> [Description of the task]
From top to bottom, return the records that follow exactly.

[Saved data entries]
++++++++++

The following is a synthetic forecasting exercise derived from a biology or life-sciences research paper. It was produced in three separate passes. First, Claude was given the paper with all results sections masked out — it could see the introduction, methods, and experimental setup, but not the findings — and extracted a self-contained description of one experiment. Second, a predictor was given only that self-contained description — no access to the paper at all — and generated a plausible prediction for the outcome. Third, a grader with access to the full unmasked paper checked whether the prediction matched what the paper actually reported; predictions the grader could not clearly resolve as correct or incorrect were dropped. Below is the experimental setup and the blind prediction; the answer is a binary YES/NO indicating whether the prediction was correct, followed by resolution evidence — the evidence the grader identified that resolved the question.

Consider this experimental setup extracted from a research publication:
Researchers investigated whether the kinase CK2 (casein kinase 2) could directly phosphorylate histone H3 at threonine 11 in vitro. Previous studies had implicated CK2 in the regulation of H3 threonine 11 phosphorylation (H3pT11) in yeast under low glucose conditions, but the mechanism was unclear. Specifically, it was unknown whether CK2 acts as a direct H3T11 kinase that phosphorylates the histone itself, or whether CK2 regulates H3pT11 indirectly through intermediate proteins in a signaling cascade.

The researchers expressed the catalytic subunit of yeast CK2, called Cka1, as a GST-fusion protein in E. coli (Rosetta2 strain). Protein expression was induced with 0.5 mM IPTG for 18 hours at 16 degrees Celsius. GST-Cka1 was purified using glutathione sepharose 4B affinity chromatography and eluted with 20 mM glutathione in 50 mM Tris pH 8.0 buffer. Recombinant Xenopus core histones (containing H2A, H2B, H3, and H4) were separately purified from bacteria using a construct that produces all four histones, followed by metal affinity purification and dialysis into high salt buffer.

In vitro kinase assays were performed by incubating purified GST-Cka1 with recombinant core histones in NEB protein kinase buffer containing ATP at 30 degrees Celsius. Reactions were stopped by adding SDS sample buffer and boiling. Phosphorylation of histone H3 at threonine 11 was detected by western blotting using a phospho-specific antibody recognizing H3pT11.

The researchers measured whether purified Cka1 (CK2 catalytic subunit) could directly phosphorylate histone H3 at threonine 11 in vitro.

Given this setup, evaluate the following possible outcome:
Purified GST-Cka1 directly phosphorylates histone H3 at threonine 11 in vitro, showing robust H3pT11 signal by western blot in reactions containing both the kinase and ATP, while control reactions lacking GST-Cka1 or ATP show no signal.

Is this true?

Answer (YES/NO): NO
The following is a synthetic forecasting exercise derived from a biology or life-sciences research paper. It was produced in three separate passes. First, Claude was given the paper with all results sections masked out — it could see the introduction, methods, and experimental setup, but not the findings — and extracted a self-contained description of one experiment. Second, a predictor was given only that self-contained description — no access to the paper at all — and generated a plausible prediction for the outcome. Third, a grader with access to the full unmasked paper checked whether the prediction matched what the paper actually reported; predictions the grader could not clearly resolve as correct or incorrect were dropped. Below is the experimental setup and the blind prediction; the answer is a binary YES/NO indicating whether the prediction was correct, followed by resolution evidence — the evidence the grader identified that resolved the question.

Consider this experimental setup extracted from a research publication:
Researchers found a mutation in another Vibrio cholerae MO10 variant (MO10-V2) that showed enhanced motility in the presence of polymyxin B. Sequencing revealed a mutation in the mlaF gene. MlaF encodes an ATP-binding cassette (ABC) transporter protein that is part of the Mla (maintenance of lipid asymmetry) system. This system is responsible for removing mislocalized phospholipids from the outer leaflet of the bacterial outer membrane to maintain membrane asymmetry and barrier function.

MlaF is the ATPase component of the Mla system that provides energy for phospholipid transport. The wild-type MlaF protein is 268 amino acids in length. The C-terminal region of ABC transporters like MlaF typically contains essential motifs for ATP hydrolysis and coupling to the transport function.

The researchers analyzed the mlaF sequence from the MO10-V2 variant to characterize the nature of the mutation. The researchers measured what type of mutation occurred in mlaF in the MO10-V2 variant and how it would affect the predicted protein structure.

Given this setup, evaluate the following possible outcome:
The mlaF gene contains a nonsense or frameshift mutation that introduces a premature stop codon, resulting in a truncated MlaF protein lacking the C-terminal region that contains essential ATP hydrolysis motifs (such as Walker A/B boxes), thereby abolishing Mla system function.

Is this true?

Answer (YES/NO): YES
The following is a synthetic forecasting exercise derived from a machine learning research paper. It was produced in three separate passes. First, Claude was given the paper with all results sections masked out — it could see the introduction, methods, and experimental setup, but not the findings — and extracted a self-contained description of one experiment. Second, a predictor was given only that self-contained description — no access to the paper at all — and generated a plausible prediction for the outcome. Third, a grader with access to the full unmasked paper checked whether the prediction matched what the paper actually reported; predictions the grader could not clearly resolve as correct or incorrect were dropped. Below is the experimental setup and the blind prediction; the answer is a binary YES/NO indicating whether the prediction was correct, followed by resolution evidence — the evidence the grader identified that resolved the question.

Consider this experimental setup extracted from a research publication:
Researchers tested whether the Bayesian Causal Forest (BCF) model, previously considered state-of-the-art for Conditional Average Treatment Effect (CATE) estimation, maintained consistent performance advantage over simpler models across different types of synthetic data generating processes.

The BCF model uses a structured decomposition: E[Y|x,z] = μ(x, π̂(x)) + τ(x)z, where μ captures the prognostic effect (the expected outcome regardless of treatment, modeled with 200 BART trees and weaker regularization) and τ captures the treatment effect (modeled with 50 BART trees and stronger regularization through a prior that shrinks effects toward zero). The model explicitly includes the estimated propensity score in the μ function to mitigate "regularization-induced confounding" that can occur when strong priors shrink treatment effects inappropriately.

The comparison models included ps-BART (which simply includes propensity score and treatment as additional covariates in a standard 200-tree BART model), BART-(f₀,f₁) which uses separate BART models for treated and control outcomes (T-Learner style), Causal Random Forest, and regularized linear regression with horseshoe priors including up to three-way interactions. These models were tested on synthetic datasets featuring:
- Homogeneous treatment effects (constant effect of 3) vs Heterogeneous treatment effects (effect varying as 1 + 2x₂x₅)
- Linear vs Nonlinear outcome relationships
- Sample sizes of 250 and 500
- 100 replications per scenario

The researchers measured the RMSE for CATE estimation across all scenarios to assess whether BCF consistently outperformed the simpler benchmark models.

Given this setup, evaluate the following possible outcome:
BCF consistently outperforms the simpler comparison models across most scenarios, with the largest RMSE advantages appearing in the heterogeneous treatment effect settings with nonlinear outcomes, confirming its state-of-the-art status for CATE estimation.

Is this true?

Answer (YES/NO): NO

++++++++++

> [Result of this task]
The following is a synthetic forecasting exercise derived from a biology or life-sciences research paper. It was produced in three separate passes. First, Claude was given the paper with all results sections masked out — it could see the introduction, methods, and experimental setup, but not the findings — and extracted a self-contained description of one experiment. Second, a predictor was given only that self-contained description — no access to the paper at all — and generated a plausible prediction for the outcome. Third, a grader with access to the full unmasked paper checked whether the prediction matched what the paper actually reported; predictions the grader could not clearly resolve as correct or incorrect were dropped. Below is the experimental setup and the blind prediction; the answer is a binary YES/NO indicating whether the prediction was correct, followed by resolution evidence — the evidence the grader identified that resolved the question.

Consider this experimental setup extracted from a research publication:
Researchers investigated whether the kinase CK2 (casein kinase 2) could directly phosphorylate histone H3 at threonine 11 in vitro. Previous studies had implicated CK2 in the regulation of H3 threonine 11 phosphorylation (H3pT11) in yeast under low glucose conditions, but the mechanism was unclear. Specifically, it was unknown whether CK2 acts as a direct H3T11 kinase that phosphorylates the histone itself, or whether CK2 regulates H3pT11 indirectly through intermediate proteins in a signaling cascade.

The researchers expressed the catalytic subunit of yeast CK2, called Cka1, as a GST-fusion protein in E. coli (Rosetta2 strain). Protein expression was induced with 0.5 mM IPTG for 18 hours at 16 degrees Celsius. GST-Cka1 was purified using glutathione sepharose 4B affinity chromatography and eluted with 20 mM glutathione in 50 mM Tris pH 8.0 buffer. Recombinant Xenopus core histones (containing H2A, H2B, H3, and H4) were separately purified from bacteria using a construct that produces all four histones, followed by metal affinity purification and dialysis into high salt buffer.

In vitro kinase assays were performed by incubating purified GST-Cka1 with recombinant core histones in NEB protein kinase buffer containing ATP at 30 degrees Celsius. Reactions were stopped by adding SDS sample buffer and boiling. Phosphorylation of histone H3 at threonine 11 was detected by western blotting using a phospho-specific antibody recognizing H3pT11.

The researchers measured whether purified Cka1 (CK2 catalytic subunit) could directly phosphorylate histone H3 at threonine 11 in vitro.

Given this setup, evaluate the following possible outcome:
Purified GST-Cka1 directly phosphorylates histone H3 at threonine 11 in vitro, showing robust H3pT11 signal by western blot in reactions containing both the kinase and ATP, while control reactions lacking GST-Cka1 or ATP show no signal.

Is this true?

Answer (YES/NO): NO
The following is a synthetic forecasting exercise derived from a biology or life-sciences research paper. It was produced in three separate passes. First, Claude was given the paper with all results sections masked out — it could see the introduction, methods, and experimental setup, but not the findings — and extracted a self-contained description of one experiment. Second, a predictor was given only that self-contained description — no access to the paper at all — and generated a plausible prediction for the outcome. Third, a grader with access to the full unmasked paper checked whether the prediction matched what the paper actually reported; predictions the grader could not clearly resolve as correct or incorrect were dropped. Below is the experimental setup and the blind prediction; the answer is a binary YES/NO indicating whether the prediction was correct, followed by resolution evidence — the evidence the grader identified that resolved the question.

Consider this experimental setup extracted from a research publication:
Researchers found a mutation in another Vibrio cholerae MO10 variant (MO10-V2) that showed enhanced motility in the presence of polymyxin B. Sequencing revealed a mutation in the mlaF gene. MlaF encodes an ATP-binding cassette (ABC) transporter protein that is part of the Mla (maintenance of lipid asymmetry) system. This system is responsible for removing mislocalized phospholipids from the outer leaflet of the bacterial outer membrane to maintain membrane asymmetry and barrier function.

MlaF is the ATPase component of the Mla system that provides energy for phospholipid transport. The wild-type MlaF protein is 268 amino acids in length. The C-terminal region of ABC transporters like MlaF typically contains essential motifs for ATP hydrolysis and coupling to the transport function.

The researchers analyzed the mlaF sequence from the MO10-V2 variant to characterize the nature of the mutation. The researchers measured what type of mutation occurred in mlaF in the MO10-V2 variant and how it would affect the predicted protein structure.

Given this setup, evaluate the following possible outcome:
The mlaF gene contains a nonsense or frameshift mutation that introduces a premature stop codon, resulting in a truncated MlaF protein lacking the C-terminal region that contains essential ATP hydrolysis motifs (such as Walker A/B boxes), thereby abolishing Mla system function.

Is this true?

Answer (YES/NO): YES
The following is a synthetic forecasting exercise derived from a machine learning research paper. It was produced in three separate passes. First, Claude was given the paper with all results sections masked out — it could see the introduction, methods, and experimental setup, but not the findings — and extracted a self-contained description of one experiment. Second, a predictor was given only that self-contained description — no access to the paper at all — and generated a plausible prediction for the outcome. Third, a grader with access to the full unmasked paper checked whether the prediction matched what the paper actually reported; predictions the grader could not clearly resolve as correct or incorrect were dropped. Below is the experimental setup and the blind prediction; the answer is a binary YES/NO indicating whether the prediction was correct, followed by resolution evidence — the evidence the grader identified that resolved the question.

Consider this experimental setup extracted from a research publication:
Researchers tested whether the Bayesian Causal Forest (BCF) model, previously considered state-of-the-art for Conditional Average Treatment Effect (CATE) estimation, maintained consistent performance advantage over simpler models across different types of synthetic data generating processes.

The BCF model uses a structured decomposition: E[Y|x,z] = μ(x, π̂(x)) + τ(x)z, where μ captures the prognostic effect (the expected outcome regardless of treatment, modeled with 200 BART trees and weaker regularization) and τ captures the treatment effect (modeled with 50 BART trees and stronger regularization through a prior that shrinks effects toward zero). The model explicitly includes the estimated propensity score in the μ function to mitigate "regularization-induced confounding" that can occur when strong priors shrink treatment effects inappropriately.

The comparison models included ps-BART (which simply includes propensity score and treatment as additional covariates in a standard 200-tree BART model), BART-(f₀,f₁) which uses separate BART models for treated and control outcomes (T-Learner style), Causal Random Forest, and regularized linear regression with horseshoe priors including up to three-way interactions. These models were tested on synthetic datasets featuring:
- Homogeneous treatment effects (constant effect of 3) vs Heterogeneous treatment effects (effect varying as 1 + 2x₂x₅)
- Linear vs Nonlinear outcome relationships
- Sample sizes of 250 and 500
- 100 replications per scenario

The researchers measured the RMSE for CATE estimation across all scenarios to assess whether BCF consistently outperformed the simpler benchmark models.

Given this setup, evaluate the following possible outcome:
BCF consistently outperforms the simpler comparison models across most scenarios, with the largest RMSE advantages appearing in the heterogeneous treatment effect settings with nonlinear outcomes, confirming its state-of-the-art status for CATE estimation.

Is this true?

Answer (YES/NO): NO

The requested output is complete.